Ashland (formerly Walnut Hills) Park

Cincinnati allocated $15,000 in 1906 to produce a master plan for parks and parkways. The planning culminated the very next year in a sumptuous volume containing maps, design studies, drawings and photographs detailing a lavish system of parks connected by elegant parkways, as well as plentiful playgrounds and athletic fields to provide a more verdant and peaceful world for the densely-packed denizens of the Queen City. As recommended in the plan, the city reorganized its park system in 1911, electing a Park Board with more independence and a progressive agenda. The Parks expanded extensively, with acquisitions and donations of land for Mt. Echo, Mt. Storm, Ault and Alms Parks.

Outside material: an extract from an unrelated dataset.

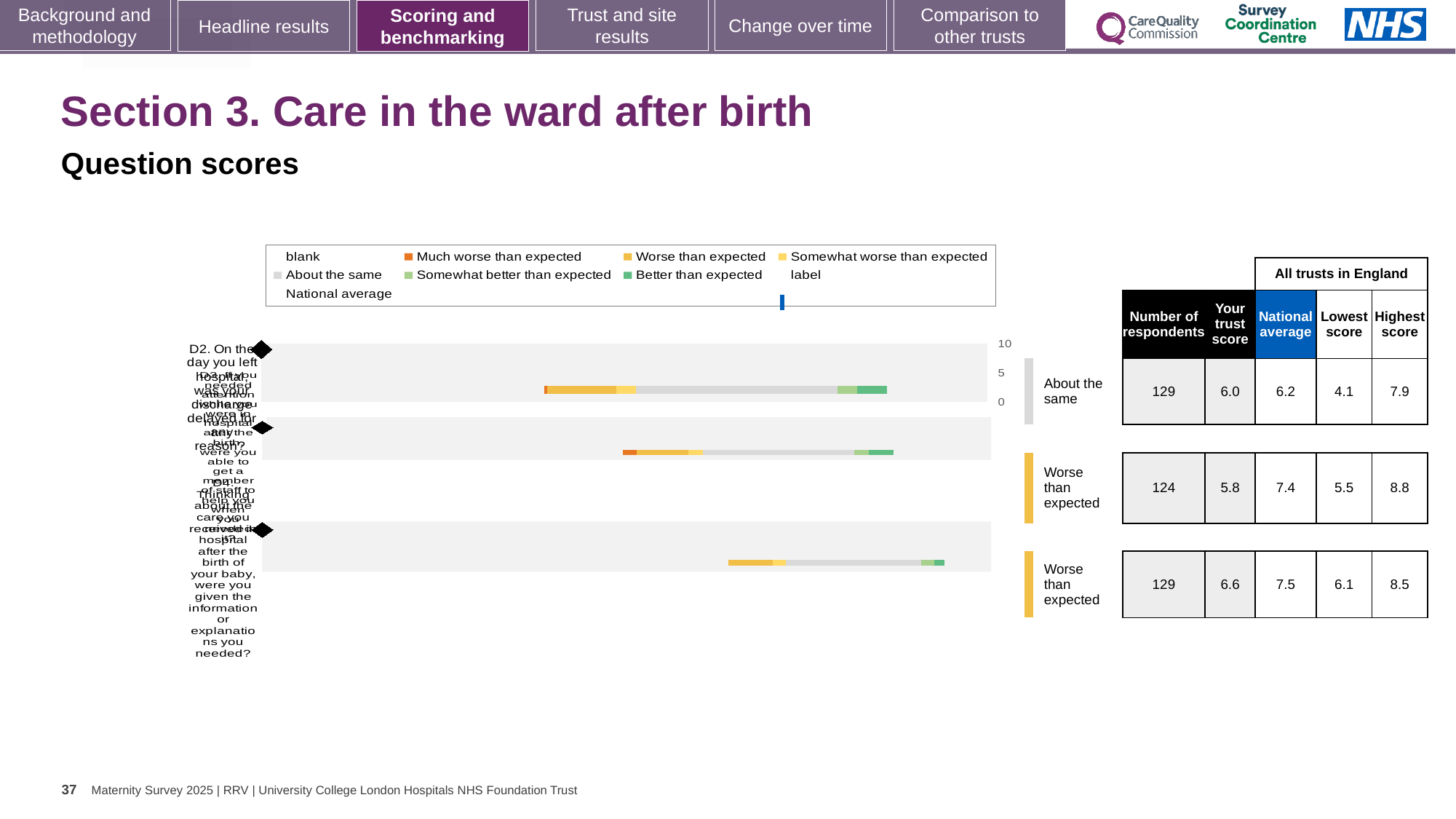
Which question row has the highest 'Your trust score'? the third (bottom) row What is the 'Your trust score' for the first (top) question row? 6.0 What is the lowest score across all trusts in England for the second question row? 5.5 For the second question row, what is the difference between the national average and the trust score? 1.6 What is the national average for the second question row? 7.4 For the first question row, which is larger: the trust score or the national average? the national average What kind of chart is shown on the slide? bar chart What benchmark category is shown next to the first question row? About the same How many respondents are listed for the second question row? 124 What is the highest score across all trusts in England for the third question row? 8.5 How many question rows are plotted in the chart? 3 Which question row has the lowest 'Your trust score'? the second (middle) row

The Park Board also embraced a project of social progress, collaborating with the Public Schools in the construction and supervision of playgrounds. Most of the new grounds were built in the city’s crowded and impoverished basin. Inwood playground, built in 1910 on Vine Street Hill, was the first and the model; it included a shelter house with showers, bathrooms and changing rooms, a wading pool, as well as sand boxes, slides, teeter-totters, swings and new gymnastics equipment like rings, balance beams and jungle gyms. Trained teachers and attendants organized age-appropriate stories, songs, tag and chasing games, ball games, races and competitions for toddlers and children up to fourteen.

“The concerts and moving pictures shows given at numerous playgrounds were well attended and thoroughly appreciated,” the Park Board reported. These recreational opportunities were generally free. There were even evening dances for teen-agers, although there was an admission charge of about a penny a number for music at the dances. Six-minute musical selections were broken up by four-minute pauses; close dancing was prohibited. (The dances were segregated, but the board noted “At Sinton Park, in a mixed population, one evening a week was given to colored and one to white dances. No disorders or interruptions occurred.”)

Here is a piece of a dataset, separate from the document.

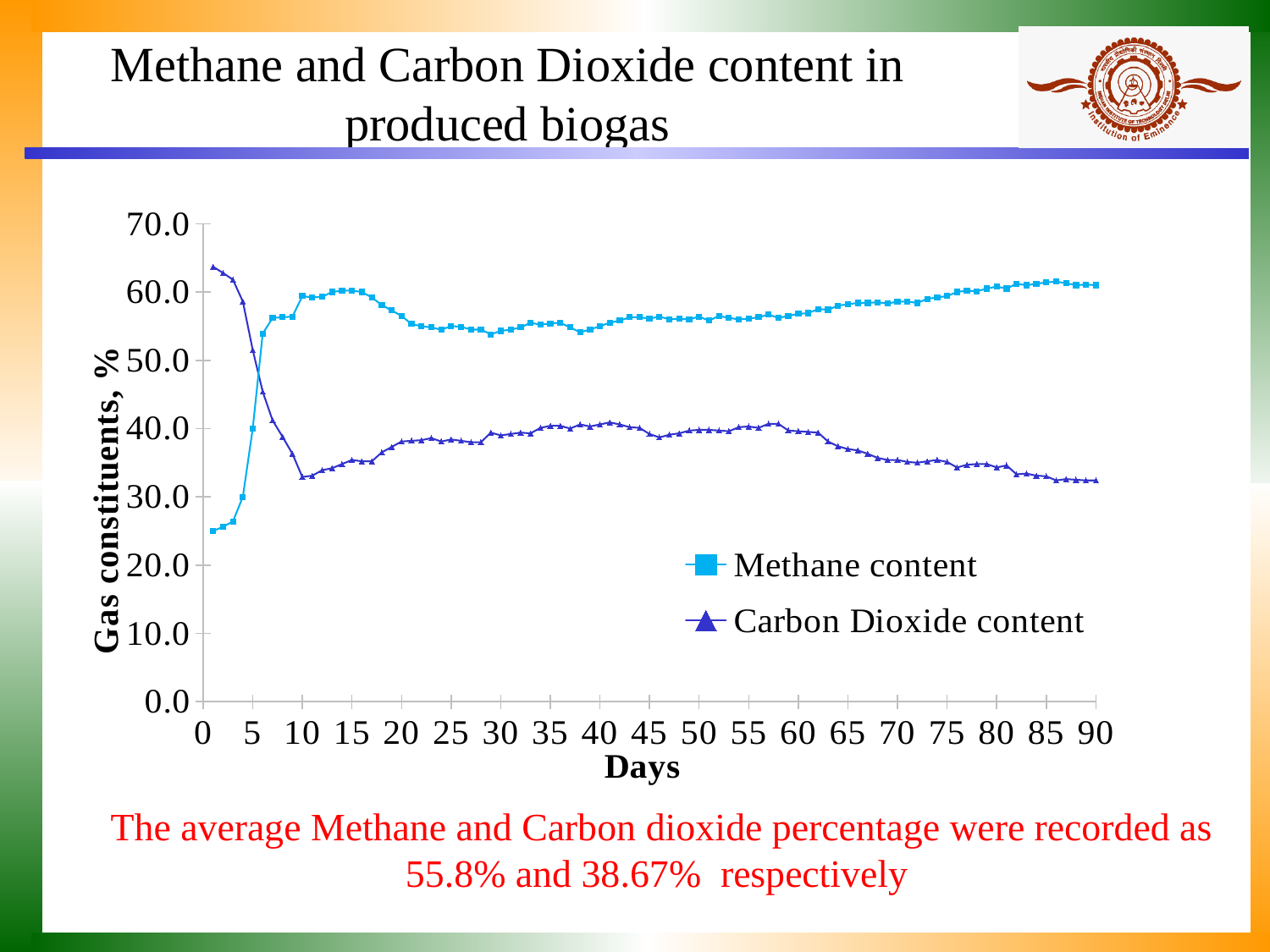
What is the label of the y axis? Gas constituents, % Is the Methane content value at day 90 greater or less than 50.0? greater At day 1, which series has the higher value, Methane content or Carbon Dioxide content? Carbon Dioxide content What are the two series named in the legend? Methane content and Carbon Dioxide content Is the Carbon Dioxide content value at day 90 greater or less than 40.0? less What kind of chart is shown on the slide? Line chart How many series does the legend list? 2 Is the Methane content value at day 1 greater or less than 30.0? less At day 90, which series has the higher value, Methane content or Carbon Dioxide content? Methane content Overall, does the Carbon Dioxide content rise or fall from day 0 to day 90? Fall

Walnut Hills, already blessed with Eden Park, also got a playground. In 1911, the Park Board spent more than $10,000 for an acre plot at Ashland Avenue and Chapel Street, directly across the street from Jacob Schmidlapp’s Gordon Terrace Low Cost Housing for Wage Earners. In 1912, the Park Board laid out another $617.07 for an additional tenth of an acre and graded the parcel to prepare it for the playground. This small Park did not have as many amenities as Inwood Park, but there was playground apparatus, a ball field and staff at the Walnut Hills Park. (The facility, now known as Ashland Park, across from the boarded Gordon Terrace continues to serve the African American community to this day, carefully concealed by a wooded area outside the rusty park fence from the westbound traffic on Martin Luther King and Victory Parkway.)